Pictures are to be left out; everything else in the records must be repeated exactly.

[DATA SECTION Boundary: Start]

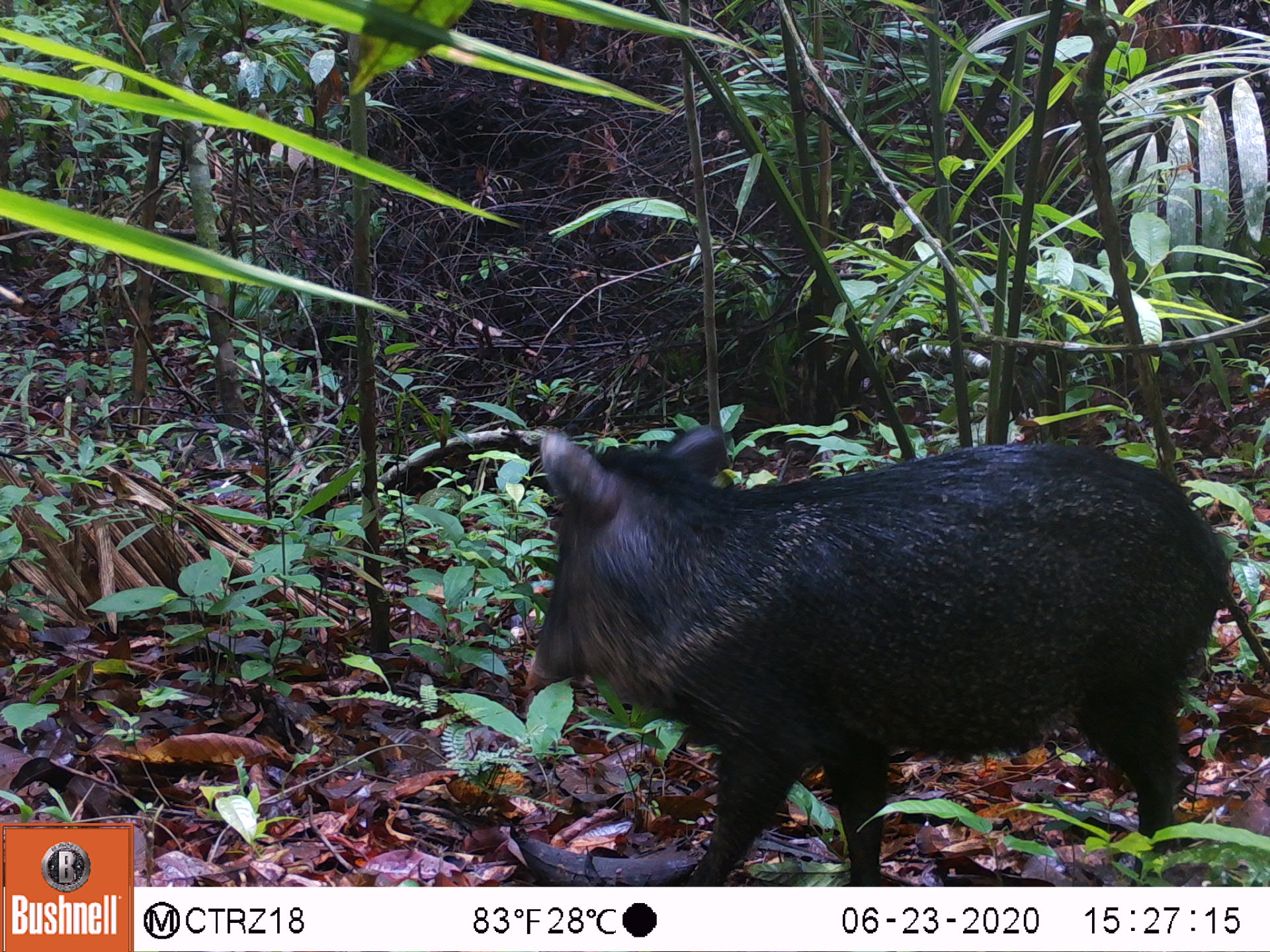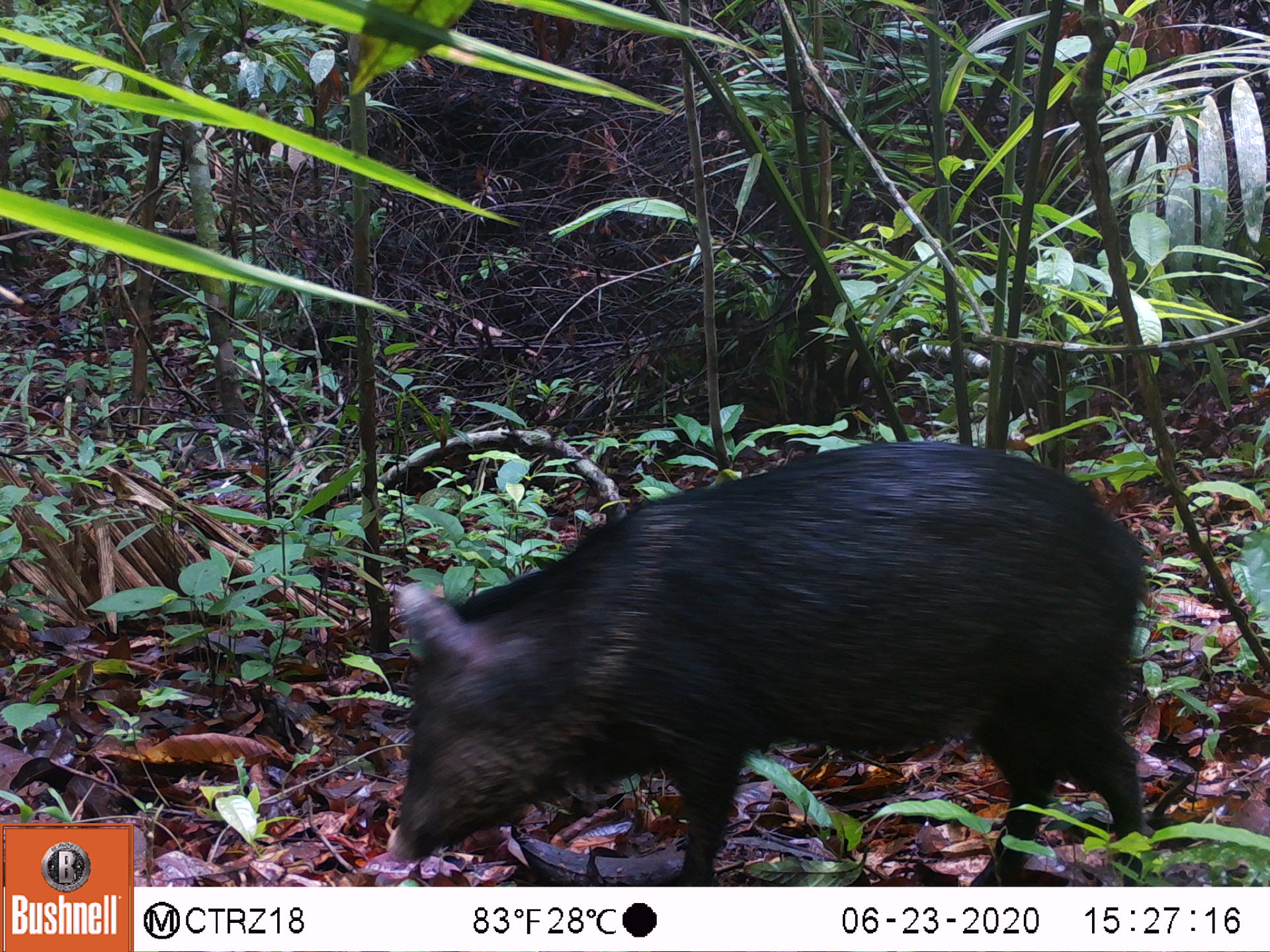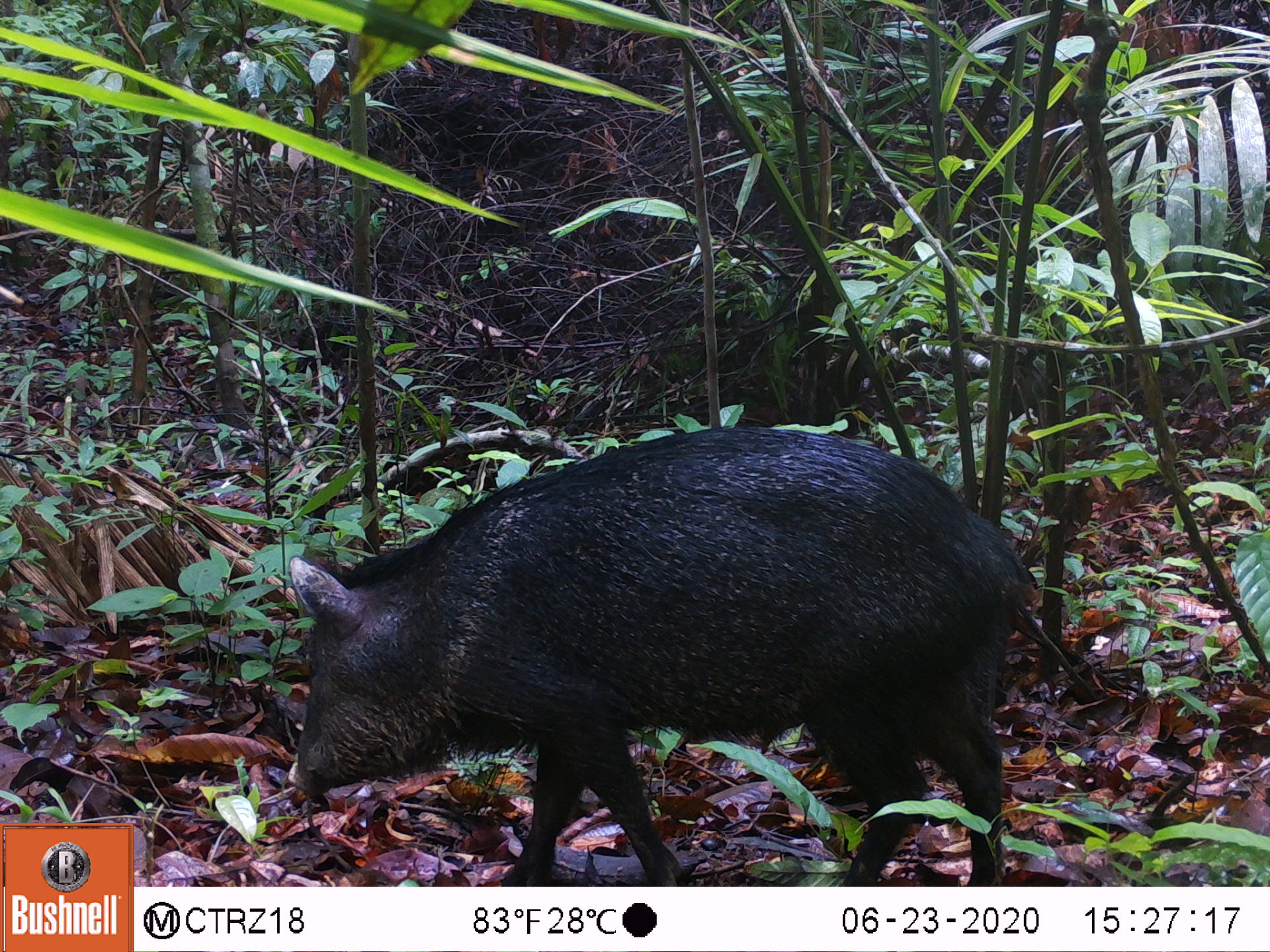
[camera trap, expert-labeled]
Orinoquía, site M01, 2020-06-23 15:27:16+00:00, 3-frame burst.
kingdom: Animalia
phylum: Chordata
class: Mammalia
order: Artiodactyla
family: Tayassuidae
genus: Pecari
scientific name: Pecari tajacu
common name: collared peccary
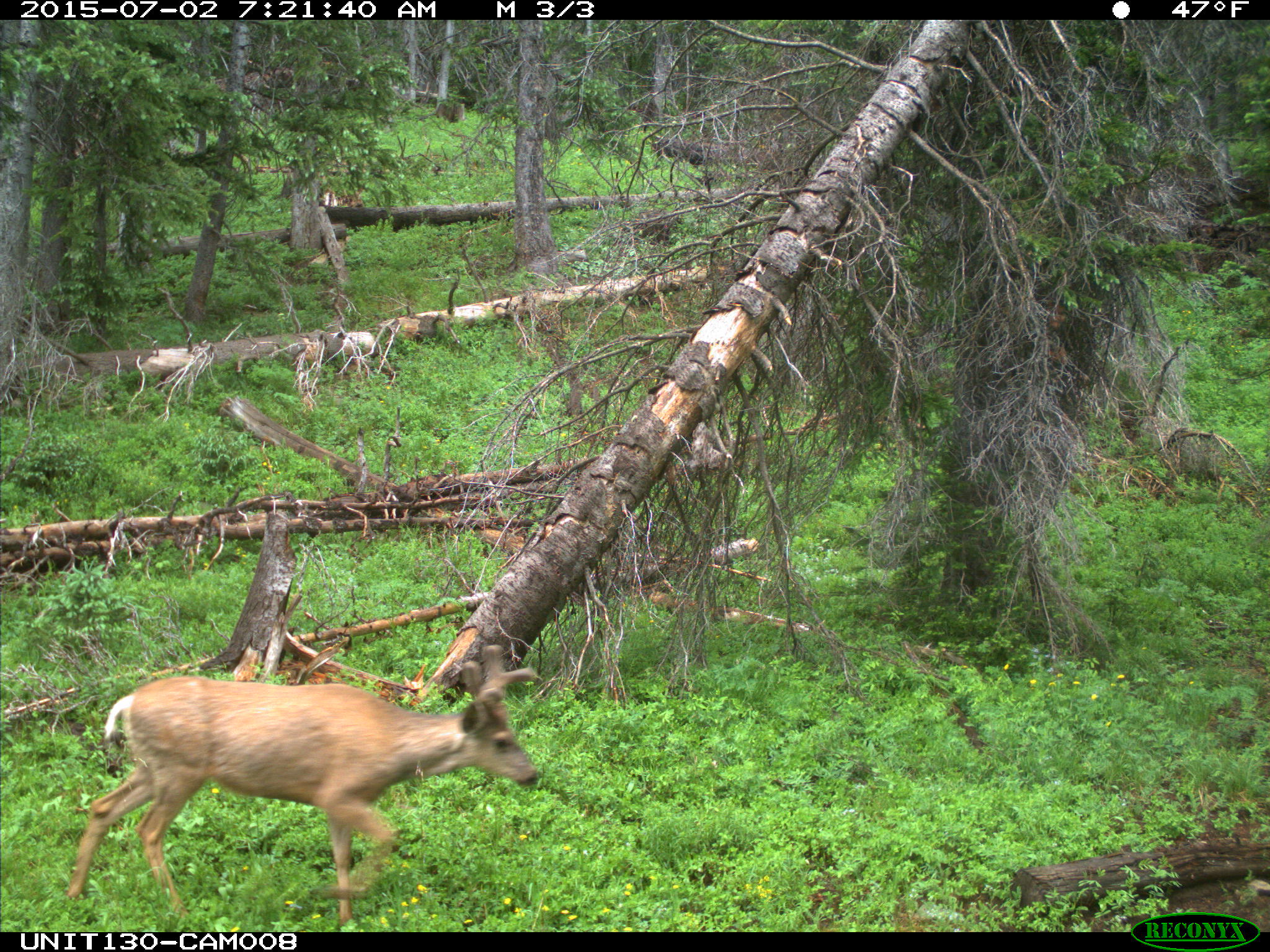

[DATA SECTION Boundary: End]

*SOLUTION FOR THIS EXERCISE*:
[camera trap, expert-labeled]
Orinoquía, site M01, 2020-06-23 15:27:16+00:00, 3-frame burst.
kingdom: Animalia
phylum: Chordata
class: Mammalia
order: Artiodactyla
family: Tayassuidae
genus: Pecari
scientific name: Pecari tajacu
common name: collared peccary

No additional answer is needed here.